HB 4222 — School Safety: emergency operations plans & crisis teams (Summary)
Status / key dates
- Introduced: March 12, 2025 (Rep. Kathy Schmaltz).
- Passed House (with substitute H‑3): May 14, 2025 (Roll Call 80–26). Given immediate effect May 20, 2025. Referred to Committee on Education in the next chamber.
Purpose
- Modify and expand school safety requirements in the Revised School Code (amends MCL 380.1308b) by (1) standardizing emergency operations plan (EOP) review/adoption timelines for public and nonpublic schools, (2) requiring school crisis teams, and (3) requiring EOPs to address temporary locking devices/systems where applicable.
Major provisions
- Review/adoption deadlines and frequency
- By not later than July 1, 2026, every school (public and nonpublic, subject to an opt‑out described below) must conduct an EOP review with at least one local law enforcement agency that has jurisdiction over the school.
- After that initial review, EOPs must be updated and reviewed at least once every three school years (replaces prior biennial review requirement).
- Nonpublic schools
- Nonpublic schools are included but the governing body of a nonpublic school may elect to exempt the school from the section’s requirements.
- Nonpublic schools (unless exempted) must follow the same notice, review, and update schedules as public schools.
- EOP content requirements (must include at minimum)
- Responses to school violence, threats, bomb threats, fire, weather emergencies, intruders, threats to school events, reunification plans, active violence protocols, continuity of operations, vulnerability assessments, training plans (including mental health/teacher safety), and plans to improve building security.
- Specific requirement to include guidelines on the installation/use of temporary locking devices or systems (where installed).
- School crisis teams
- By July 1, 2026, each governing board must ensure each school has a crisis team responsible for lockdowns, assisting evacuations, and overseeing parent/pupil reunification.

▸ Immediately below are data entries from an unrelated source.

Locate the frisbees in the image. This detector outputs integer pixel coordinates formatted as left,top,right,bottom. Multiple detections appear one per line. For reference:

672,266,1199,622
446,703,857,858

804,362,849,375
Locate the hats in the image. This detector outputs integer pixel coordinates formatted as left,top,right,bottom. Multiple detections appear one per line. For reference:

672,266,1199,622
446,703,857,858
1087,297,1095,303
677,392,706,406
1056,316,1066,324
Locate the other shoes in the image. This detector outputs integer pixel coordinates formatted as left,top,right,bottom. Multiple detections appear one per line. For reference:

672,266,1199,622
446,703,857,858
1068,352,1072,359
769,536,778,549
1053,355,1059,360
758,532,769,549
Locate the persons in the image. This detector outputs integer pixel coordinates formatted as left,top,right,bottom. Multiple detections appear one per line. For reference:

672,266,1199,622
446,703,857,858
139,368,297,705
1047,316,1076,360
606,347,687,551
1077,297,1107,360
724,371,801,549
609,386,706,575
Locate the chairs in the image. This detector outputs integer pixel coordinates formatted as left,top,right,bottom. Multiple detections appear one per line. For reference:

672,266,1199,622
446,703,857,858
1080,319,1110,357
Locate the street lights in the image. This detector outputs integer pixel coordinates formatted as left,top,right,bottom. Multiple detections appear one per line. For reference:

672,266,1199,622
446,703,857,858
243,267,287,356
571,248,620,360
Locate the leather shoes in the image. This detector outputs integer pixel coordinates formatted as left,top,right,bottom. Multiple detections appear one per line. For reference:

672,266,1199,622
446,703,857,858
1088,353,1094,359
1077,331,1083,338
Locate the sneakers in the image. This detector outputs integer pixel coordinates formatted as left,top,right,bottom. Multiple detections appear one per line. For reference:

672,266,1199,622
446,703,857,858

- Minimum members: principal; assistant principal if available; school resource officer (if available); school safety/security personnel (if available); and other appropriate school personnel (as determined by the principal).
- Notices and coordination
- Schools must notify the Michigan Department of Education (MDE) of completed reviews and of adoption/updates within 30 days (form/manner prescribed by MDE).
- MDE will annually provide the Department of State Police (Office of School Safety) a list of schools that have not developed or updated EOPs; the office will coordinate with local law enforcement to notify governing bodies.
- Confidentiality
- Adopted/updated EOPs and related information provided to state agencies are confidential and exempt from FOIA.
Who is affected
- Public school districts, intermediate school districts (ISDs), public school academies (PSAs/charter schools), and nonpublic schools (unless the nonpublic governing body opts out).
- Michigan Department of Education, Department of State Police (Office of School Safety), and local law enforcement agencies.
- School leaders, safety/security staff, students, parents, and school personnel involved in crisis teams and plan implementation.
Potential fiscal impact
- State agencies (MDE, Department of State Police) could incur increased administrative costs to track additional EOPs (over 600 nonpublic schools).
- Local districts/PSAs/ISDs may face costs to install temporary locking devices/systems where not already present; the formation of crisis teams is expected to be absorbed via existing staff time.
- Local law enforcement could incur added workload and costs to assist nonpublic schools with EOP development/reviews to meet the July 1, 2026 deadline.
Notes
- The House adopted substitute versions during committee and floor consideration; the final House-passed text (H‑3) contains the opt‑out for nonpublic schools and the three-year review cycle.